• [WORK TO COMPLETE]: Give the count of lines in the records that contain the string "első", and write nothing but that number.

• [INPUT DATA]:
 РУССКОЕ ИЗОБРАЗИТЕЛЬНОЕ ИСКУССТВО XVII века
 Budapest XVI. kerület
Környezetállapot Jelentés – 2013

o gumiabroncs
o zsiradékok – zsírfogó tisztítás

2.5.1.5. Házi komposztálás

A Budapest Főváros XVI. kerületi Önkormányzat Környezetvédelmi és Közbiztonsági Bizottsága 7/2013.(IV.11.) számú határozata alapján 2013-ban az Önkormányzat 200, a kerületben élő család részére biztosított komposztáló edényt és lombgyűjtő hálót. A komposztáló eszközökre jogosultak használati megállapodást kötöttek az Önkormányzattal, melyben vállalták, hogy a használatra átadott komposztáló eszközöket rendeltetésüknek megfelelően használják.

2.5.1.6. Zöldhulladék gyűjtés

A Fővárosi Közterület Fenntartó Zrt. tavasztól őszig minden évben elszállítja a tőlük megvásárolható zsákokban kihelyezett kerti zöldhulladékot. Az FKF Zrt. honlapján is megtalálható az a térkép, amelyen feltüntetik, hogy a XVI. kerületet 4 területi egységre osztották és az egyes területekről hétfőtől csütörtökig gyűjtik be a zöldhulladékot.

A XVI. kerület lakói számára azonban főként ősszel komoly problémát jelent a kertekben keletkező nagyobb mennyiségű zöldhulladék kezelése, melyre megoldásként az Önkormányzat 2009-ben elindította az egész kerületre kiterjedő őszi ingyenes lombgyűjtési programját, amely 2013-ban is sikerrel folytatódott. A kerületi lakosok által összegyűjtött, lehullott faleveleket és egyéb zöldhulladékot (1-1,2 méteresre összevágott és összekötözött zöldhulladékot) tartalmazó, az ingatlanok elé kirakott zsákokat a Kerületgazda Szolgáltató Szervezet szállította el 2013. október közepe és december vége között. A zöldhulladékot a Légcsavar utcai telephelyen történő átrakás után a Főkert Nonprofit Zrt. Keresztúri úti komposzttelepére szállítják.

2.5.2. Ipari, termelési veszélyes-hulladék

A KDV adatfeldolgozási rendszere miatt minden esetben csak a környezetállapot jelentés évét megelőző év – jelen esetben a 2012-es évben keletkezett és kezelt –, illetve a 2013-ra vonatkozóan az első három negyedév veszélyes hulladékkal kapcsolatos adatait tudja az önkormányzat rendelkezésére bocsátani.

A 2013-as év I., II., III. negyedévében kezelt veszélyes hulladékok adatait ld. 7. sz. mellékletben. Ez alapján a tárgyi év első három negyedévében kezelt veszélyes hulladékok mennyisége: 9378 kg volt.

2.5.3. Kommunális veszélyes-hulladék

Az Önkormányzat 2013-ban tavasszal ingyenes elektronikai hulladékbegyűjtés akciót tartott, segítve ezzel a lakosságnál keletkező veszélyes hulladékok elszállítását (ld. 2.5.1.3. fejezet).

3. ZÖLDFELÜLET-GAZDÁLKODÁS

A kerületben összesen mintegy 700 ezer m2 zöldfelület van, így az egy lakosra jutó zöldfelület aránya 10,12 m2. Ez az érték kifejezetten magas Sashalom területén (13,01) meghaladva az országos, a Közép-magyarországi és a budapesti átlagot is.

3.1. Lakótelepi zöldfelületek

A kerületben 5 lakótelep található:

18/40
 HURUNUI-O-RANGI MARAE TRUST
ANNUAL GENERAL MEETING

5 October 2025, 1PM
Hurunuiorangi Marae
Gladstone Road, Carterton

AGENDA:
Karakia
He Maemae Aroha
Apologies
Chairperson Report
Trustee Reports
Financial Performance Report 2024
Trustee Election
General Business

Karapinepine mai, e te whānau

...

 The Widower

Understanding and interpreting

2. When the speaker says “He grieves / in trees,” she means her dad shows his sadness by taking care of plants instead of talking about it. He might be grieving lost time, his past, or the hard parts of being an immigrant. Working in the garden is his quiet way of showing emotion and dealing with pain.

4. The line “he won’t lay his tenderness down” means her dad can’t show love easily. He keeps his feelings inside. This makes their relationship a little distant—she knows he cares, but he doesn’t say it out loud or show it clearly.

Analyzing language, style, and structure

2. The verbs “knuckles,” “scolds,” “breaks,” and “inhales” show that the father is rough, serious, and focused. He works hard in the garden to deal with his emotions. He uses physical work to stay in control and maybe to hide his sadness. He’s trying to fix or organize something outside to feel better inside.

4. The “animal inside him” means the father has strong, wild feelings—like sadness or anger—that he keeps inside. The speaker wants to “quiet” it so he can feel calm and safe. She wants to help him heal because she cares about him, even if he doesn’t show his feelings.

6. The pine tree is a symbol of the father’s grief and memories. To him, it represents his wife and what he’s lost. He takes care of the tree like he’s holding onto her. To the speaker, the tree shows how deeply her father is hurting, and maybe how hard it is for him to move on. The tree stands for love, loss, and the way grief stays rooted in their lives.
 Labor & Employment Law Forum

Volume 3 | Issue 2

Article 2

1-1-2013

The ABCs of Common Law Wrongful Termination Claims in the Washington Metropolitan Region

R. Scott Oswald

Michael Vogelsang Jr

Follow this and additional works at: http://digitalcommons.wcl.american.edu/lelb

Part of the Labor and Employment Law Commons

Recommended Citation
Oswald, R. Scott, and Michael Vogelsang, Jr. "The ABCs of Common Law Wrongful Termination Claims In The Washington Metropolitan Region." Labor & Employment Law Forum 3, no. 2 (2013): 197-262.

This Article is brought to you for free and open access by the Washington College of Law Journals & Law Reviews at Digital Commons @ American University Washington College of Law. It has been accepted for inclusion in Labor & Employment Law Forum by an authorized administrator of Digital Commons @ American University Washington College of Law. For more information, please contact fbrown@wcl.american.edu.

• [WRITTEN ANSWER]: 2